— START Material supplied —

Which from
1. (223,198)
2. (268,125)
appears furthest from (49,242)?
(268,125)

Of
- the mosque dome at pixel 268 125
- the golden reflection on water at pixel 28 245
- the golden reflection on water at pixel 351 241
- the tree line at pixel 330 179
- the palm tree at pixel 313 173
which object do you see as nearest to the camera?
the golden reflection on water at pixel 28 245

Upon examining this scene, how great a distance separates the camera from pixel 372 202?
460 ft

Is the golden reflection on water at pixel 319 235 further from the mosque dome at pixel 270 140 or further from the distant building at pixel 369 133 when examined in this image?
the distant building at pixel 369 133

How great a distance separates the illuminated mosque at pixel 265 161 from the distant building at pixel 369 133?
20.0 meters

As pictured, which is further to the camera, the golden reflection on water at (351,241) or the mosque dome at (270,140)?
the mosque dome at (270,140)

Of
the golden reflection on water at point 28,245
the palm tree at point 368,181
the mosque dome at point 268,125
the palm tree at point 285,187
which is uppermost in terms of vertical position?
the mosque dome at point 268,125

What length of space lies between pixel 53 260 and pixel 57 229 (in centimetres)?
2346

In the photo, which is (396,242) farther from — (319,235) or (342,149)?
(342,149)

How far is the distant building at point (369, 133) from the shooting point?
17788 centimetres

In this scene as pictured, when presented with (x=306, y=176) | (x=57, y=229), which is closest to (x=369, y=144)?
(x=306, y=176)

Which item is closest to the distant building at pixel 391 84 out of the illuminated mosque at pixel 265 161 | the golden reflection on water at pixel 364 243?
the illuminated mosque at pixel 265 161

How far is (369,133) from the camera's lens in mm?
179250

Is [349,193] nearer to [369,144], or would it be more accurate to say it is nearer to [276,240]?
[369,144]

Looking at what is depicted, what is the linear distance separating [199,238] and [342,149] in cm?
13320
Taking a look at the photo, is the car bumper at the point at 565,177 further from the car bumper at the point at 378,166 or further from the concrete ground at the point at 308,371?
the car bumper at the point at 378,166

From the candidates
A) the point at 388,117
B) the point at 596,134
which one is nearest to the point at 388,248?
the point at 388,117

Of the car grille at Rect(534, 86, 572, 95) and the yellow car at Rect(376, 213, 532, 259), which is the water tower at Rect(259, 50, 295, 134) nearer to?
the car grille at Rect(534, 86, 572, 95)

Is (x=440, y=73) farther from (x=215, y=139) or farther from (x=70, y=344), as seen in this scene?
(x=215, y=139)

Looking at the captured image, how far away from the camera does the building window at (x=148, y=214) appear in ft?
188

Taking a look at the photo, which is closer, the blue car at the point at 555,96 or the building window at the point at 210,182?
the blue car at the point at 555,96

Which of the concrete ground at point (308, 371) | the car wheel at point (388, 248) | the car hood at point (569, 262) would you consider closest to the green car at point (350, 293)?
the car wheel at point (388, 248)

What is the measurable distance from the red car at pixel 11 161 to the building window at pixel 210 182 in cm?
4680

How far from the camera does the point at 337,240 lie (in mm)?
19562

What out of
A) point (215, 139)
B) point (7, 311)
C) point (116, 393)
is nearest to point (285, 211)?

— END Material supplied —

Turn everything from the line containing "What is the measurable" down to the last line of the entries into a Markdown table with the columns Row and Line. Put a running number under Row and leave out blank lines.

Final result
| Row | Line |
|---|---|
| 1 | What is the measurable distance from the red car at pixel 11 161 to the building window at pixel 210 182 in cm? |
| 2 | 4680 |
| 3 | How far from the camera does the point at 337,240 lie (in mm)? |
| 4 | 19562 |
| 5 | What out of |
| 6 | A) point (215, 139) |
| 7 | B) point (7, 311) |
| 8 | C) point (116, 393) |
| 9 | is nearest to point (285, 211)? |